Huan-An Kao


2010

pdf bib
Comment Extraction from Blog Posts and Its Applications to Opinion Mining
Huan-An Kao | Hsin-Hsi Chen
Proceedings of the Seventh International Conference on Language Resources and Evaluation (LREC'10)

Blog posts containing many personal experiences or perspectives toward specific subjects are useful. Blogs allow readers to interact with bloggers by placing comments on specific blog posts. The comments carry viewpoints of readers toward the targets described in the post, or supportive/non-supportive attitude toward the post.
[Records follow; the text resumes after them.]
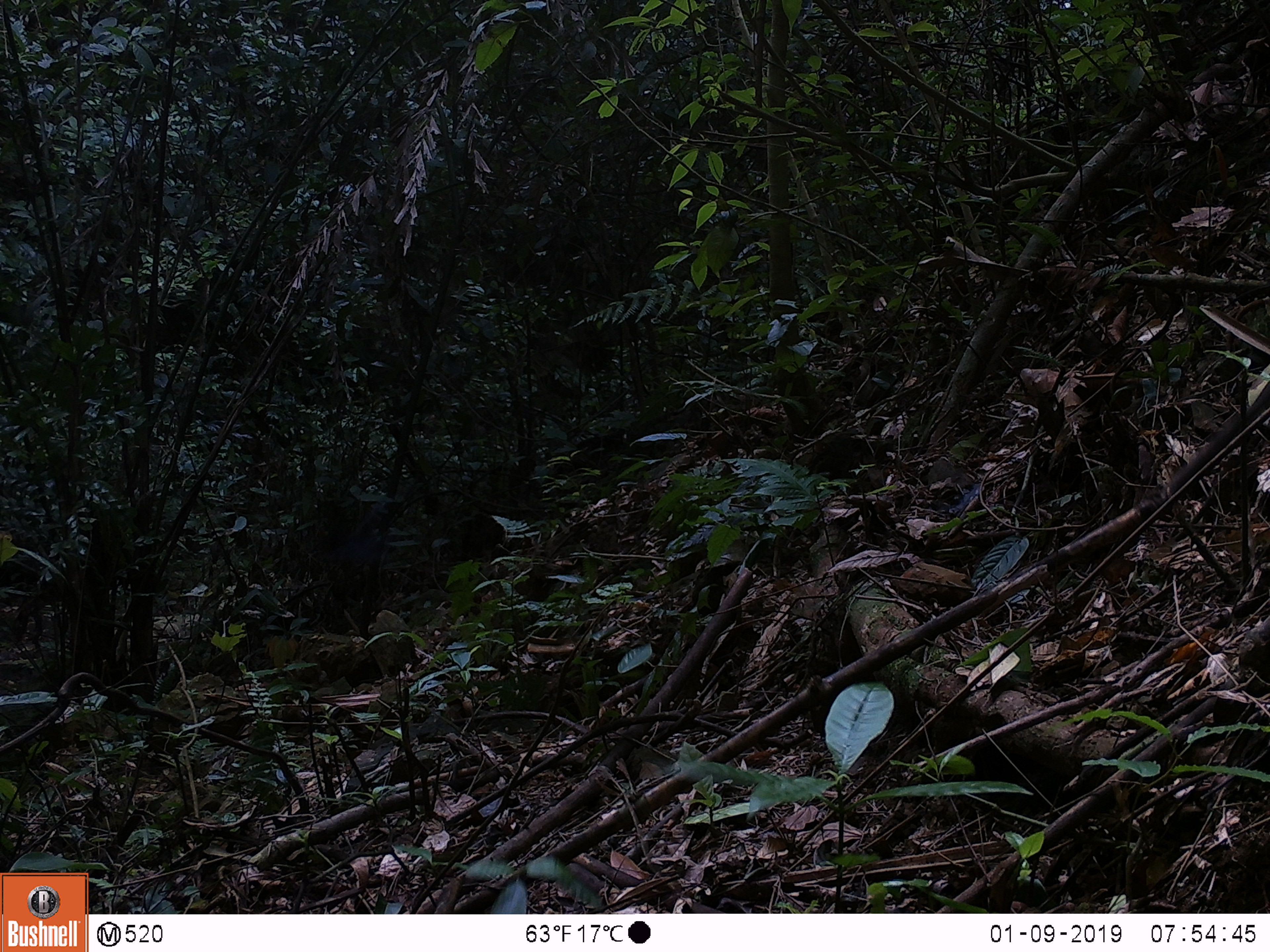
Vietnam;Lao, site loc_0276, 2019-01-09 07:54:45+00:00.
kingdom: Animalia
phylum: Chordata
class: Aves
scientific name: Aves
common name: bird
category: unidentified bird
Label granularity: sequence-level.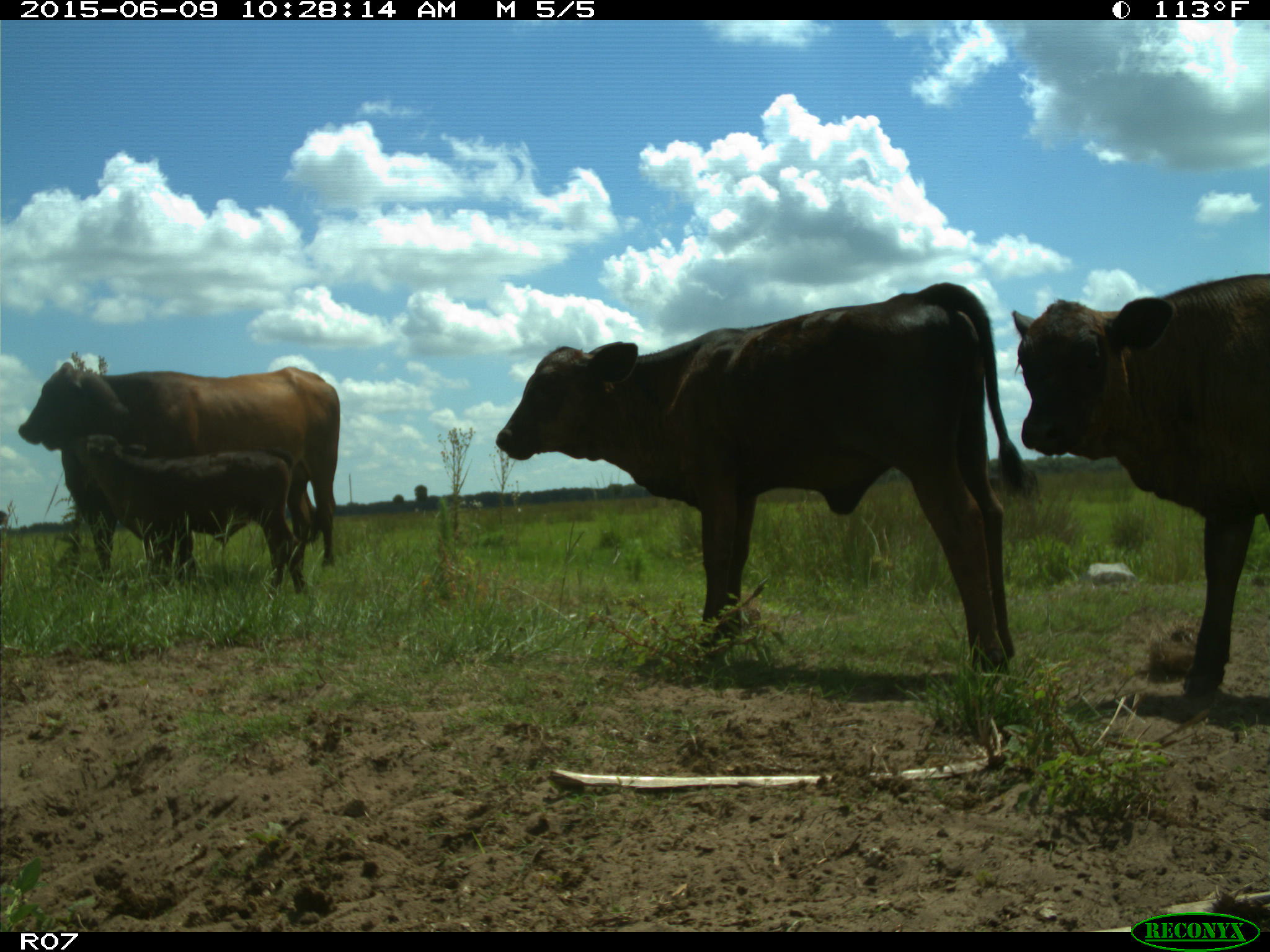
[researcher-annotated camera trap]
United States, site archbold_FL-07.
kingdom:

Comment extraction is challenging due to that there does not exist a unique template among all blog service providers. This paper proposes methods to deal with this problem. Firstly, the repetitive patterns and their corresponding blocks are extracted from input posts by pattern identification algorithm. Secondly, three filtering strategies, i.e., tag pattern loop filtering, rule overlap filtering, and longest rule first, are used to remove non-comment blocks. Finally, a comment/non-comment classifier is learned to distinguish comment blocks from non-comment blocks with 14 block-level features and 5 rule-level features. In the experiments, we randomly select 600 blog posts from 12 blog service providers. F-measure, recall, and precision are 0.801, 0.855, and 0.780, respectively, by using all of the three filtering strategies together with some selected features. The application of comment extraction to blog mining is also illustrated. We show how to identify the relevant opinionated objects ― say, opinion holders, opinions, and targets, from posts.